**REQUEST:** Transcribe the records below exactly, leaving out any pictures.

**RECORD LIST:**
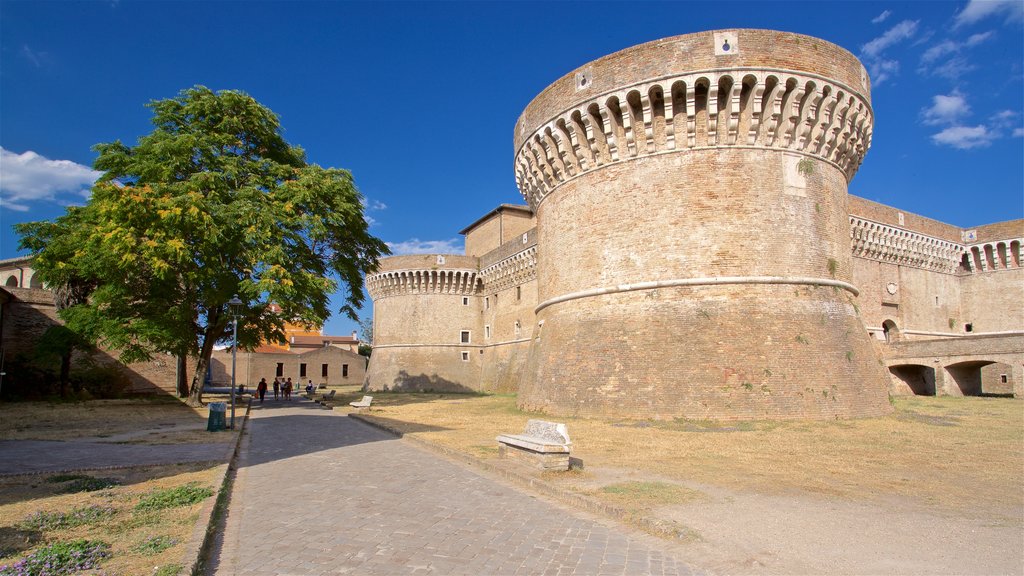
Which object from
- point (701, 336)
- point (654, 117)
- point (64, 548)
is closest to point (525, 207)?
point (654, 117)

**OUTPUT FOR THIS EXERCISE:**
Which object from
- point (701, 336)
- point (654, 117)
- point (64, 548)
is closest to point (525, 207)?
point (654, 117)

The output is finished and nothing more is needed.